Many of us in the disaster-resilience movement have witnessed and participated in the creation of resilience measurement systems. Along the way, we’ve observed that one of the strongest aspects of our movement is also what makes measurement so difficult: diversity. There are so many puzzle pieces that must be considered—economic, physical, political, and social—just to name a few.
In October of this year, we released a paper entitled Understanding the Intersection of Resilience, Big Data, and the Internet of Things in the Changing Insurance Marketplace, in which we explored resilience measurement as well as issues of Big Data and the Internet of Things (IoT). The good news is that the landscape is rich with efforts to apply a measuring stick to resilience from micro- up to macro-levels. The other news is that this issue is mindboggling in its enormity.
So over the next couple of posts, I plan to return to an examination of these issues because Big Data and the IoT can transform the disaster-resilience movement, and the implications are almost unfathomable. These concepts and their intersection present opportunities that we must understand and plan for before we can harvest any benefits, or at least prevent unintended consequences.
The first step is to develop uniform, consistent metrics to gauge progress toward resilient communities. We need verifiable, practical, and replicable tools. And we need to apply these tools to quality data.
At FLASH, we are concerned with community-wide resilience, but our work focuses more particularly on strengthening homes and safeguarding families from the ground up with strong building codes, beyond-code mitigation, and personal preparedness as part of a culture of resilience. These are foundational aspects of community resilience of course.
But here’s the challenge. Data on building characteristics and performance is not historically granular enough to derive ongoing insights except in certain post-disaster situations. Even then, we must obtain onsite analysis. That is why we need forensic engineering efforts like FEMA’s Mitigation Assessment Team post-disaster to assess structural performance, and evaluate failure patterns to inform to better building codes and standards in the future.
But this is where Big Data and the need for quality data (IoT) can make a difference.
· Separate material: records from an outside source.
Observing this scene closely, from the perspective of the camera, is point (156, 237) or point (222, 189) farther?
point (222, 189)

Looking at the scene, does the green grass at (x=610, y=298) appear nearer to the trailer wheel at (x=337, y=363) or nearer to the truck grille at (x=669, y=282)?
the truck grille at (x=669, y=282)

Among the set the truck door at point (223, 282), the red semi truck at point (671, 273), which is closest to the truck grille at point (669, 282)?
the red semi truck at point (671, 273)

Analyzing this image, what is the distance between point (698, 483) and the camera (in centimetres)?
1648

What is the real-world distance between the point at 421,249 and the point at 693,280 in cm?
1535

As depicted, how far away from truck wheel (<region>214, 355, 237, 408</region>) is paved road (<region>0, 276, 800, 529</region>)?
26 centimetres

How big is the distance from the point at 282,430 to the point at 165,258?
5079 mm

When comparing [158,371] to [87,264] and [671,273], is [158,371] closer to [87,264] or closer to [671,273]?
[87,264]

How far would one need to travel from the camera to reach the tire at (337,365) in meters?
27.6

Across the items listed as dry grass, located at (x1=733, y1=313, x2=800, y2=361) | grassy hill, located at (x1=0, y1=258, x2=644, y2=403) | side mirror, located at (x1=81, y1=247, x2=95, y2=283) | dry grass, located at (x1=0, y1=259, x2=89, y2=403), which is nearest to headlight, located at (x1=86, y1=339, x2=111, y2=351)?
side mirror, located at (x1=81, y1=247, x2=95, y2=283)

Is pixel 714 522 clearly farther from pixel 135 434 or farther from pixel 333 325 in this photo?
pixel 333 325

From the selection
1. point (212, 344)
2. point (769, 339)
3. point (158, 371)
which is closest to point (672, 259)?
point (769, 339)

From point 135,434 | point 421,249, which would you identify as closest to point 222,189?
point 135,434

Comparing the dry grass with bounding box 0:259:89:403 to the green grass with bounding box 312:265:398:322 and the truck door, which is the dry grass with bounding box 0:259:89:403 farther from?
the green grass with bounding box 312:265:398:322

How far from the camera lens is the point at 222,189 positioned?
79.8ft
When IoT generated-data from new or emerging technologies like sensors can give us precise information on how a building performs, how will we leverage the information for better building practices to avoid future losses? Can we use the Big Data generated by the IoT to get ahead of the next disaster instead of learning after the fact? And what are the accepted metrics (if any) to build a credible database for our insights?
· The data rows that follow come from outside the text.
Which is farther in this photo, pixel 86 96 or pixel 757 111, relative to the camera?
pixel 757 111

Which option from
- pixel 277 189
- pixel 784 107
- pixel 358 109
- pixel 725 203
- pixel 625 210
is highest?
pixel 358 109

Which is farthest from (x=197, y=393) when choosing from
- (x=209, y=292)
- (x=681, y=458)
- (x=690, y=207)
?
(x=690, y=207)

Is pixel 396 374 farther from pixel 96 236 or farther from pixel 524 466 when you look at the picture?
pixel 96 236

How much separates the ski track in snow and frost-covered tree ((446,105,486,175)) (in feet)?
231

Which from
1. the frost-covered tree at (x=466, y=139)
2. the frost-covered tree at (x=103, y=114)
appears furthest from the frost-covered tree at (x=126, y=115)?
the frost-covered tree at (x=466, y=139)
One way to understand the potential of Big Data and IoT is to apply the question to modern water detection systems. The marketplace is exploding with products like Fibaro Flood Sensor, Quirky Overflow, Utilitech Leak Detector, Wally, WaterCop, and more. These systems use sensors to detect moisture, temperature, and humidity and can identify water leakage from all kinds of sources like dishwashers, frozen pipes, washing machine hoses, and water heaters. This triggers an alert to the resident who can stop the leak, clean up the water, and prevent or mitigate costly damage and repairs.
This is a very meaningful breakthrough in loss prevention given the billions paid annually in water-involved insurance losses.
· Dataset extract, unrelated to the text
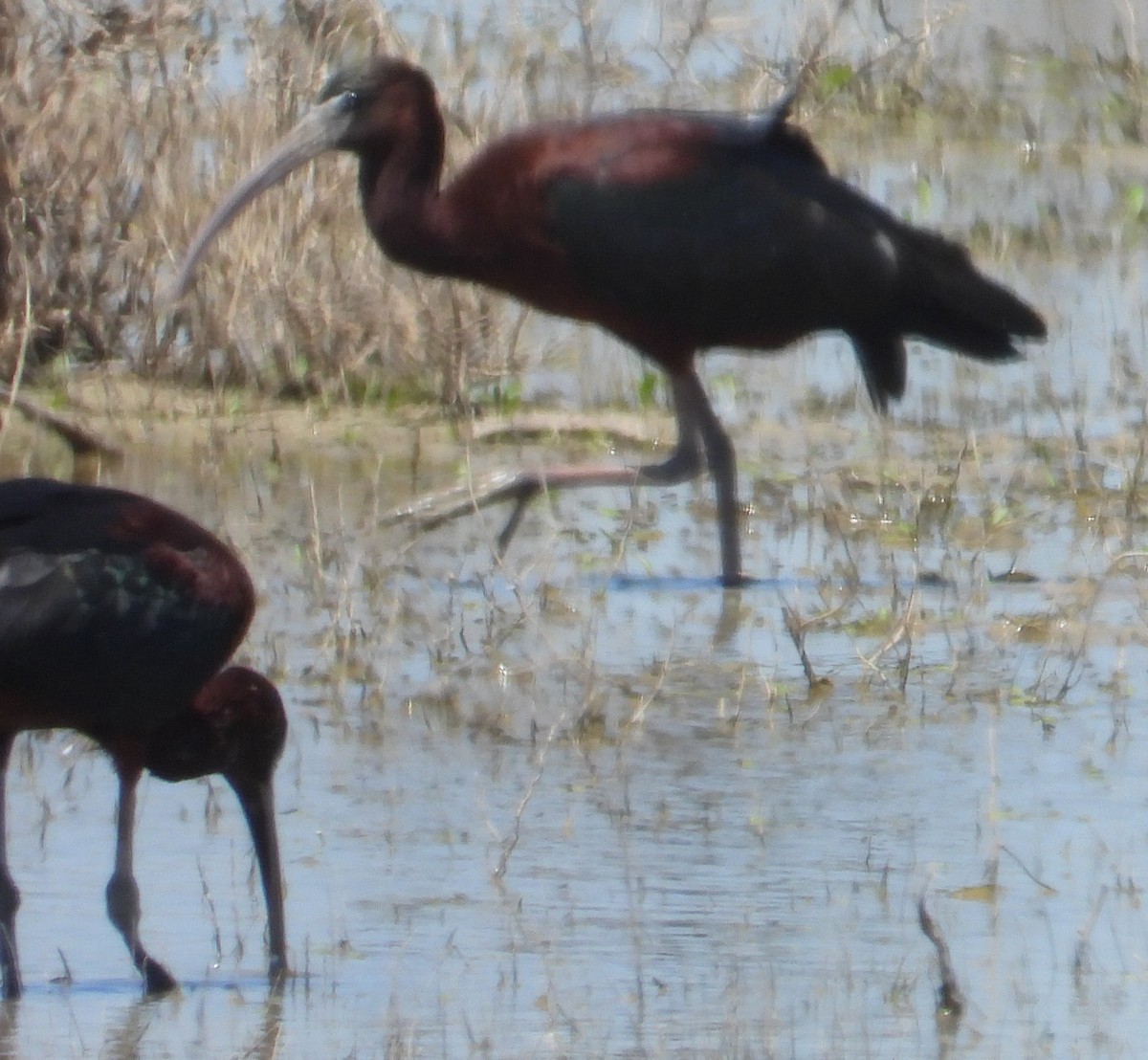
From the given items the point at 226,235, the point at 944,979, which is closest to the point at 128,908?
the point at 944,979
But in our vision of Big Data and IoT, we’d take it several steps further. Leak occurrences would be analyzed in the context of type of appliance, type of pipes, weather conditions, age of home, installation methods, etc. And any relevant specifics would be captured to develop insights on better (or worse) performing construction methods, products, and technologies. This data would inform to future products and practices.
From there, a database of homes with certain characteristics would be built. And this same approach using sensors and tech could be applied to many other failure modes from wind to seismic. All of these databases then would become elements of resilience measurement. Indeed, some already are.
The water detection example shows how resilience metrics are a Big Data problem. The myriad water detection devices cited above create data, but how to sort, harvest, and use the data effectively has a long way to go if it will be valuable beyond the individual loss. This type of micro-measurement is just one of the many ways we grapple with resilience measurement.
In our paper, we also examine various macro-resilience metrics/frameworks/indices including the U.S. Resiliency Council’s effort to rank buildings for seismic performance.
The key is working out how the micro-metrics and data can be developed and reliably applied in the macro-context of community resilience. There are existing options. For residential structures, MLS could include scores on the structural integrity, and attendant durability and life expectancy of a home and/or its location relative to natural hazards. Trulia and Zillow can make this information transparent to homeowners, and it would finally be a factor in driving the market value. Think about it. How is it that the most important aspect of a home—its structural integrity—is still not transparent to homeowners?
Cisco projects that by the year 2020 there will be 37 billion smart products on the market. Juniper Research predicts that there will be 10 million smart connected devices by 2017. It’s time for us to figure out a formula to harness the explosion of data that is headed our way.
This is an important conversation that is only beginning. Our next blog will look at the larger issue of Big Data and disaster resilience and how these movements are converging. And, you may want to join us as we spotlight this issue during our 2016 Annual Conference Meeting with a panel entitled The Next Generation of Resilient Communities. We are bringing together leading voices from government, private, and association to share their perspectives on current initiatives, opportunities, and challenges of fostering resilient communities.
Either way, we look forward to the ongoing conversation.